Yes, this is a re-make of the 1969 film that gave John Wayne his only Academy Award. However, this production comes from Joel and Ethan Coen, writer/directors who are as “gritty” as they come. Their Best Picture Oscar nominee owes its success to sticking to Portis’ book, which chronicles 14-year-old tomboy Mattie Ross’ journey for justice. Mattie leaves her families’ 480 acre farm in Yell County, Ark., to find Tom Chaney (Josh Brolin), the man who killed her father. Chaney has fled into Indian Country, stealing her father’s horse, $150 in cash and two gold pieces. The girl recruits Marshal Rooster Cogburn (Jeff Bridges), “a-one-eyed fat man” with “true grit” to hunt him down. Joining them is Texas Ranger LaBoeuf (Matt Damon), whose Sharps Carbine rifle comes in handy.
Young newcomer Hailee Steinfeld takes on Mattie’s role, bringing the character to life and earning a Best Supporting Actress Oscar nomination. Bridges admits he was concerned for his co-star, since it was her first movie. But, he says in a HD featurette with cast interviews, “After the first day, I knew we lucked out with her. She’s wonderful.”
Damon was just as pleased. “She’s kind of a special case,” he says. “This role found her at a perfect moment.”

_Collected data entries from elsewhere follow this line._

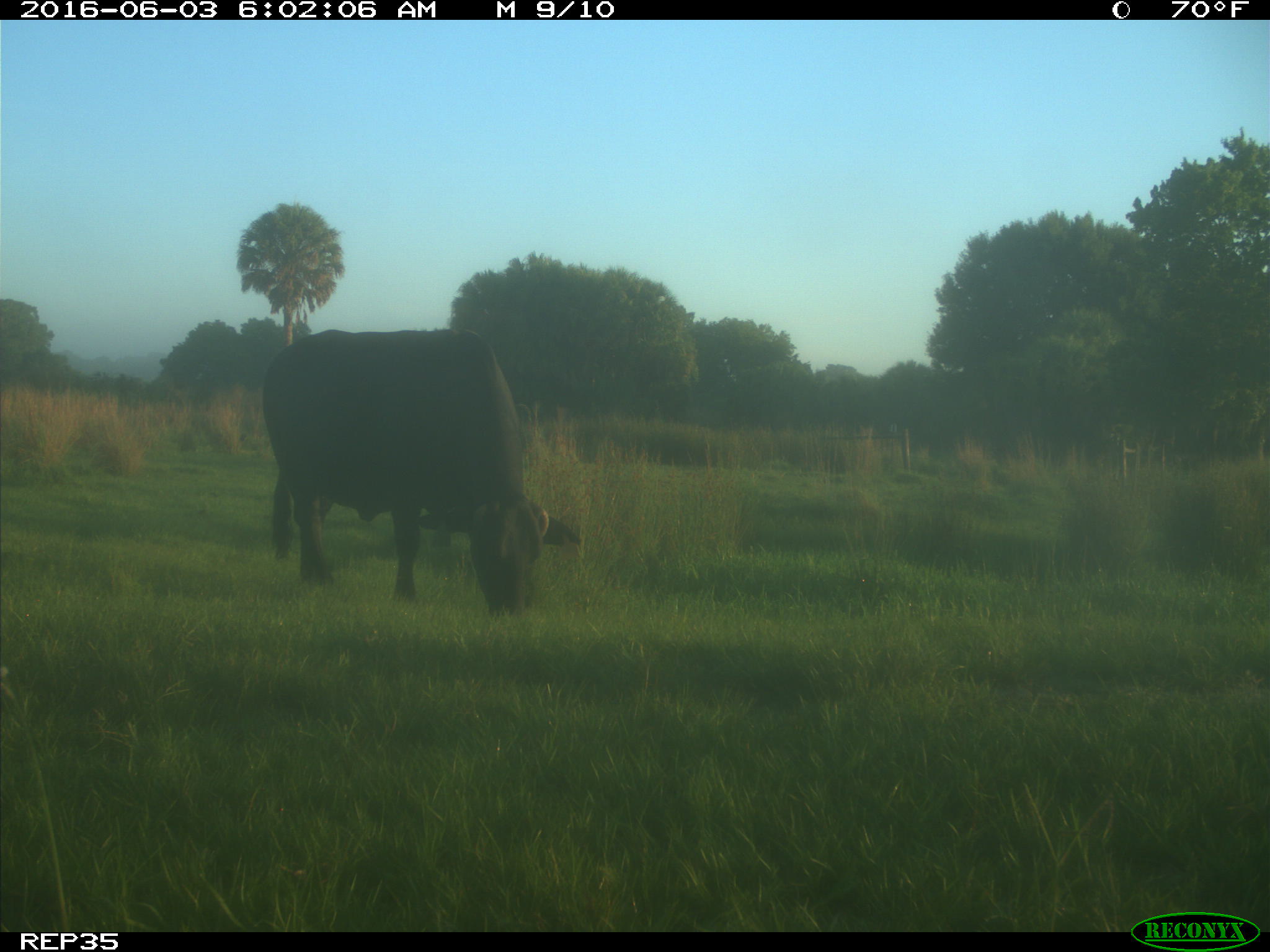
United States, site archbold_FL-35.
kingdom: Animalia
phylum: Chordata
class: Mammalia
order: Artiodactyla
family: Bovidae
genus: Bos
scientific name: Bos taurus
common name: domestic cow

“True Grit” exemplifies the grandeur of the Old West and the Blu-ray format with reference level video, surpassing the multiplex experience. Filmed in Texas and New Mexico, Roger Deakins’ Oscar nominated photography, with its whitewashed skies and unending landscapes, looks magnificent, especially if you have a massive screen. The Coens and Deakins have collaborated more than a half-dozen times, with Deakins also receiving Oscar nods for “No Country for Old Men,” “The Man Who Wasn’t There,” “O Brother, Where Art Thou?” and “Fargo.” The uncompressed sound is just as effective, especially during the blazing gunfights, and in the uncomplicated score, sprinkled with traditional hymns. The Coens’ adaptation keeps much of Portis’ 19th century diction and language intact, and it comes through beautifully.

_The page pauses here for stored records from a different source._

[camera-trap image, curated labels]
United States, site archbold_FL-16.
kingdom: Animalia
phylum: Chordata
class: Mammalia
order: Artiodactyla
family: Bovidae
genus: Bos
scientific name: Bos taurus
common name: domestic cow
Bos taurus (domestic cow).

The disc includes five HD featurettes highlighting costumes, weapons, photography, and the transformation of an old Texas rail town into 1870s Fort Smith. There’s also a glimpse of Steinfeld’s audition. She explains how her mother rounded up thrift shop clothes and sewed a burlap skirt the night before to help her achieve Mattie’s look for the screen test.
Don’t miss this extraordinary piece of American literature, now made into an unforgettable movie.